Bei Fenerbahçe selbst hat der 31-Jährige nach der Verpflichtung des ehemaligen Manchester-City-Torhüters Ederson praktisch keine Perspektive mehr auf Spielzeit. Sein Vertrag bei den Türken läuft eigentlich noch bis 2028, eine Trennung erscheint angesichts der sportlichen Situation aber naheliegend – zumal der Klub sich die für einen Verbleib nötige Ablöse für Dinamo Zagreb Berichten zufolge zuletzt selbst nicht hätte leisten können, weshalb es nun zu dem Dreiecksgeschäft mit Barcelona kommen soll, das laut "Index HR" allen vier beteiligten Parteien dienen würde.

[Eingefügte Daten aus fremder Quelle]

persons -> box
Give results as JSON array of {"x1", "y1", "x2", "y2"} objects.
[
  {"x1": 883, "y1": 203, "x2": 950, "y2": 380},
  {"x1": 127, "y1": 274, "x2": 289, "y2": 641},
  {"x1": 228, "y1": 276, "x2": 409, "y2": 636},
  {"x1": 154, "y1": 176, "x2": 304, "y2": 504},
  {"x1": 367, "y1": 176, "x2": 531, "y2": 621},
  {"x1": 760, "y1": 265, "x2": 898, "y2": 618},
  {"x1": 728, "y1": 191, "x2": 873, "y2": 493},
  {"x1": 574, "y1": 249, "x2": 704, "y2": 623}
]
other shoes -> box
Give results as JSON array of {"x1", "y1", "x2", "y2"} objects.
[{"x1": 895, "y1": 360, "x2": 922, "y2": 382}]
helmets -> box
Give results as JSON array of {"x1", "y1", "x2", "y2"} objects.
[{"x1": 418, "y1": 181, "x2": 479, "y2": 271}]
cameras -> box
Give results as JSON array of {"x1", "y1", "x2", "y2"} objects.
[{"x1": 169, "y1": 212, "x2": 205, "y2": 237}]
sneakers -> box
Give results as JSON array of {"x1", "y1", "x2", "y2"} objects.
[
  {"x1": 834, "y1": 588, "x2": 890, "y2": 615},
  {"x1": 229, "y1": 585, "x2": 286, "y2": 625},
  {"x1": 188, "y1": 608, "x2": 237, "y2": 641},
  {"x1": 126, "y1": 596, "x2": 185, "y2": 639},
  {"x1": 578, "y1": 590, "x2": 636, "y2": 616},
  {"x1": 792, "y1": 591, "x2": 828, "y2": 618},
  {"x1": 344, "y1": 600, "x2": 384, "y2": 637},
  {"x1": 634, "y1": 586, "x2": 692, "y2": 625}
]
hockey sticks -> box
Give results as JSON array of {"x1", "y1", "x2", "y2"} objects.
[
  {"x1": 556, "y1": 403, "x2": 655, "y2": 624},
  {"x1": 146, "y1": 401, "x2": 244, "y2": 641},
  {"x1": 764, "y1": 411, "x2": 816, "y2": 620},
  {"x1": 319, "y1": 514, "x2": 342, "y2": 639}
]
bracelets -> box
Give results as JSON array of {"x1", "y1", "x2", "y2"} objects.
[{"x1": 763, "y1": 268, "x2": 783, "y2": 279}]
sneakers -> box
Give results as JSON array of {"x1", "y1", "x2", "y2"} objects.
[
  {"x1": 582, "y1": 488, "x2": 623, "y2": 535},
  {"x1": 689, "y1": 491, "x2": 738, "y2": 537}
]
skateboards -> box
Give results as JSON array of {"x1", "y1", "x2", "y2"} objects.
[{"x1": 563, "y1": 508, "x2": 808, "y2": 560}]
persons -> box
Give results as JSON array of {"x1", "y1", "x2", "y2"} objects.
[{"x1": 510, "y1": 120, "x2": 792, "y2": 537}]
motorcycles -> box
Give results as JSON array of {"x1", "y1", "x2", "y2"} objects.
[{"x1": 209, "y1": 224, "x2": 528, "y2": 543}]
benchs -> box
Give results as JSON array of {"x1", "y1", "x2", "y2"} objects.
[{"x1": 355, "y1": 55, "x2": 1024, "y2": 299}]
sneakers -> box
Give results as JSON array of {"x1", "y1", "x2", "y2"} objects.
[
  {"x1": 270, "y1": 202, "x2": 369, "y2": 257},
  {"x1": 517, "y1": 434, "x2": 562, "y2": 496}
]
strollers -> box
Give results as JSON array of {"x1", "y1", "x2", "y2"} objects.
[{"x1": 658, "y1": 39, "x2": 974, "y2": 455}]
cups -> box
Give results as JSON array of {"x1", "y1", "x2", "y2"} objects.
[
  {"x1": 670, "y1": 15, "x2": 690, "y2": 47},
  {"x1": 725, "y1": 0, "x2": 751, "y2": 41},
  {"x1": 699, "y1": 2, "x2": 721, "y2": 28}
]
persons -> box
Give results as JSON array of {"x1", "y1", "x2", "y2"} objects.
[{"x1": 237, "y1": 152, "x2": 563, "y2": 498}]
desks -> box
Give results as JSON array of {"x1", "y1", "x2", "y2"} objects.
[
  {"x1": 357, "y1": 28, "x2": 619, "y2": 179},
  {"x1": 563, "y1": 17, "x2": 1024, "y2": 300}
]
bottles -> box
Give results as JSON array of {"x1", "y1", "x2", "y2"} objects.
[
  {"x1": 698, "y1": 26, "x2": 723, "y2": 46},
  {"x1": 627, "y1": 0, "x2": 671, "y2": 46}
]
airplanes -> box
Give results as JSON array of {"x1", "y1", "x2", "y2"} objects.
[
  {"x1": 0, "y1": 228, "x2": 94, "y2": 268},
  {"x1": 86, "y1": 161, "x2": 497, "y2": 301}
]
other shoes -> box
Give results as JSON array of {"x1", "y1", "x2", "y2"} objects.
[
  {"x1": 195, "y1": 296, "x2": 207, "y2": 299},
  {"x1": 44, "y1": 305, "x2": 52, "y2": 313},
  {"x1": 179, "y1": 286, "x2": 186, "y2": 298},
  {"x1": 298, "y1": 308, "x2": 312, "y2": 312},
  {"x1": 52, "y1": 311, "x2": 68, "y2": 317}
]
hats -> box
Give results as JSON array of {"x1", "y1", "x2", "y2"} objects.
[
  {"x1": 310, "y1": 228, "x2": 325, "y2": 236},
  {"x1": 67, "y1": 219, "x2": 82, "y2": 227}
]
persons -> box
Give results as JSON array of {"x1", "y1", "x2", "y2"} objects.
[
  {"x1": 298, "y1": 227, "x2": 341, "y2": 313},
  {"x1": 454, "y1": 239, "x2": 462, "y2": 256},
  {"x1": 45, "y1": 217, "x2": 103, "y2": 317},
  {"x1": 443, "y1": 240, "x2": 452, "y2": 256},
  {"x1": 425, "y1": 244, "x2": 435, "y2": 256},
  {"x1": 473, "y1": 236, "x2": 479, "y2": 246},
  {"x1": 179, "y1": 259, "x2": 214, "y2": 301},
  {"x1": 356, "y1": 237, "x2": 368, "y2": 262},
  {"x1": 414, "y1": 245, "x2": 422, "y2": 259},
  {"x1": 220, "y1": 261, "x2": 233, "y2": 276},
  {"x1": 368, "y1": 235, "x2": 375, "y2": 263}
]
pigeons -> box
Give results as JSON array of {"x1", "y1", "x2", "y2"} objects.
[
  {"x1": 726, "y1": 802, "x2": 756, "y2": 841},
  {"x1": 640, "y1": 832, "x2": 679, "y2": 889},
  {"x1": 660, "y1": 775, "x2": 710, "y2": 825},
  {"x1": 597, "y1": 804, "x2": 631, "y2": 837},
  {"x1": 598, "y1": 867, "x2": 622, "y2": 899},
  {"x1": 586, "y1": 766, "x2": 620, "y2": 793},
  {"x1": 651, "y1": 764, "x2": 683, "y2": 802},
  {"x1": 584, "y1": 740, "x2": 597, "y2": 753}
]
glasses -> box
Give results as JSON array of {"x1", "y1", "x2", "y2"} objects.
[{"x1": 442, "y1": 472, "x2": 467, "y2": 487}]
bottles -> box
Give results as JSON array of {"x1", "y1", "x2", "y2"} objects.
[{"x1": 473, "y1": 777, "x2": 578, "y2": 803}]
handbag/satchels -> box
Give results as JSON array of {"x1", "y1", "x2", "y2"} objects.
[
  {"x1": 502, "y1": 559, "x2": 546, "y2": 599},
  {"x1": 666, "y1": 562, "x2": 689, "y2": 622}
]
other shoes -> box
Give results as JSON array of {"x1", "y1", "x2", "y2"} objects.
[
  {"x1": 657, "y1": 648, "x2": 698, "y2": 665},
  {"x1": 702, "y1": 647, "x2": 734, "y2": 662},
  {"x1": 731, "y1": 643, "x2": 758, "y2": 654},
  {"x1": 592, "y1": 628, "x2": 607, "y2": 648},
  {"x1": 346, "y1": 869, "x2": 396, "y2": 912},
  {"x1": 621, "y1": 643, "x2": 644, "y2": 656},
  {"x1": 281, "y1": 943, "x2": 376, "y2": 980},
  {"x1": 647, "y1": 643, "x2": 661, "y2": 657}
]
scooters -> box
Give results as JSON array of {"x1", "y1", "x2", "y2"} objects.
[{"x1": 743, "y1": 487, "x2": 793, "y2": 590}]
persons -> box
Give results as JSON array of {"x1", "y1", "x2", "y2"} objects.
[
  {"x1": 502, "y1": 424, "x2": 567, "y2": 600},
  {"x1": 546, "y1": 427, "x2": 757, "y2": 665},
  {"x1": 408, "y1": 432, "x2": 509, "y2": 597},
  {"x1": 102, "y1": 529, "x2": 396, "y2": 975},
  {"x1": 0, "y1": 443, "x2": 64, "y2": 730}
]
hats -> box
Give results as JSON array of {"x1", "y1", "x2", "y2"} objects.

Ausschlaggebend für Barcelonas Interesse waren nach übereinstimmenden Berichten insbesondere Livakovićs überzeugende Auftritte bei der Weltmeisterschaft 2026, bei der er in allen 4 Partien Kroatiens im Tor stand, ehe seine Mannschaft im Sechzehntelfinale an Portugal scheiterte. Der Routinier gilt seit seiner Weltmeisterschaft 2022 mit Kroatien, bei der er im Achtelfinale gegen Japan und im Viertelfinale gegen Brasilien insgesamt vier Elfmeter parierte und bis zum dritten Platz kam, als einer der erfahrensten und nervenstärksten Elfmeterkiller des internationalen Fußballs. Insgesamt bringt er 79 Länderspiele für Kroatien mit.
Eine zentrale Rolle in den Verhandlungen soll laut mehreren Quellen Livakovićs Berater Andy Bara einnehmen, der über eine langjährige und enge Beziehung zum FC Barcelona verfügt und maßgeblich dazu beigetragen haben soll, eine für alle Seiten passende Vertragskonstruktion zu entwickeln. Der Vorstoß bei Livaković ist dabei nicht Barcelonas erster Versuch in dieser Transferperiode, die Torwartposition hinter Joan García zu verstärken: Zuvor hatten sich die Katalanen bereits um Álex Remiro von Real Sociedad bemüht, dieses Vorhaben zerschlug sich jedoch. Sollte der Deal mit Livaković nicht wie geplant zustande kommen, bliebe Remiro laut Berichten weiterhin eine mögliche Option für die kommende Saison.
Sollte der Deal mit Livaković tatsächlich finalisiert werden, wäre es ein kluger Schachzug, vor allem auch im Hinblick auf den finanziellen Aspekt. Die Katalanen sind weiterhin durchaus großen finanziellen Zwängen unterworfen. Der Klub würde sich frühzeitig eine erfahrene, international bewährte Option für die Rolle hinter Joan García sichern, ohne dass der kroatische Nationaltorhüter in dieser Saison überhaupt im eigenen Kader stehen müsste. Für Livaković selbst böte sich damit die Perspektive, nach Jahren wechselhafter Leihstationen ab 2027 endlich wieder bei einem europäischen Topklub eine feste Rolle zu übernehmen. Auch wenn es nicht die Position der Nummer 1 wäre, gab es auch unter Trainer Hansi Flick immer wieder gewisse Einsatzzeiten für die Nummer 2 bei den Katalanen.